Breitbart notes that the H-1B visa allows a vast number of foreign workers to be imported into the US per year, and “quietly used” by companies like Microsoft, Google, and Facebook import a cheaper workforce for highly coveted jobs in the industry. In effect, the far-right American news site argues this displaces American from white-collar jobs.

It’s an opinion with support from the US President itself, who as Washington Post reported, has promised to “end forever the use of the H-1B as a cheap labour programme” and make companies prioritise American job applicants — “no exceptions.”

Trump had campaigned on an “America First” ideology to bring back lost American jobs from overseas. Source: Shutterstock

Research from tech entrepreneur and academic Vivek Wadhwa, however, show Indians represented only six percent of Silicon Valley’s population by 2012, though nearly 16 percent of start-ups there had an Indian co-founder.
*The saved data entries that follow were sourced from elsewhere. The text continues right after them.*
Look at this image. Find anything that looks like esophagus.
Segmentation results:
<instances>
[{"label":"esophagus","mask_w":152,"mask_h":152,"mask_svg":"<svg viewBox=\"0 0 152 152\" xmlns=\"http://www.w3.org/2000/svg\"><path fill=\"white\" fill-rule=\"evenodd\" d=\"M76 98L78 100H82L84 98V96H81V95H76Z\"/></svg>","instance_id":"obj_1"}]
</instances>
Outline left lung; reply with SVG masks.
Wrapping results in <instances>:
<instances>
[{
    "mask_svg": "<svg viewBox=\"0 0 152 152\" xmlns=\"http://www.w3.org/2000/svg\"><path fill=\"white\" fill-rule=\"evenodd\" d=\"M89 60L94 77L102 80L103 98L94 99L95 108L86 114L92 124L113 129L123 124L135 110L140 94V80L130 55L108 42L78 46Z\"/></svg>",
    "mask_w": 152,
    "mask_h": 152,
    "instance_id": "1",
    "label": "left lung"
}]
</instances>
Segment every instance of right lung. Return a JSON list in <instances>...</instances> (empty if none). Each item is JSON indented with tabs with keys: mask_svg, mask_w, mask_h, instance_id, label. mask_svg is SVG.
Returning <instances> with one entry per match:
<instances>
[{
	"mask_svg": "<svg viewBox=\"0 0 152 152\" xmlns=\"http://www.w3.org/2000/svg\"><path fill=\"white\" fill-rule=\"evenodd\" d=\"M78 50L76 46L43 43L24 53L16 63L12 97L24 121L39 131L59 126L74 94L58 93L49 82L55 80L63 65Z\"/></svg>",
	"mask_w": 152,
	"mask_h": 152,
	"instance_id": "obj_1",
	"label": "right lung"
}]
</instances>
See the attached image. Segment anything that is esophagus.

The H-1B visa scheme is far from perfect and further flaws in the country’s immigration policies exist.

The backlog Indian workers face when applying for a green card effectively keeps them in servitude towards their employers as they cannot change jobs in the middle of applying for a green card, or they have to re-start their applications, according to Immigration Voice president Aman Kapoor.

“If an employee is not going anywhere, the employer will not give salary increases,” he said to Washington Post. The result, he says, is that “American workers are discriminated against in the job market and immigrant workers are exploited.”  

Kapoor said the H-1B visa programme was marketed as a way to bring in “the best and the brightest” by employers and the federal government.

In reality, he said, “the current system is designed to maintain inequality.”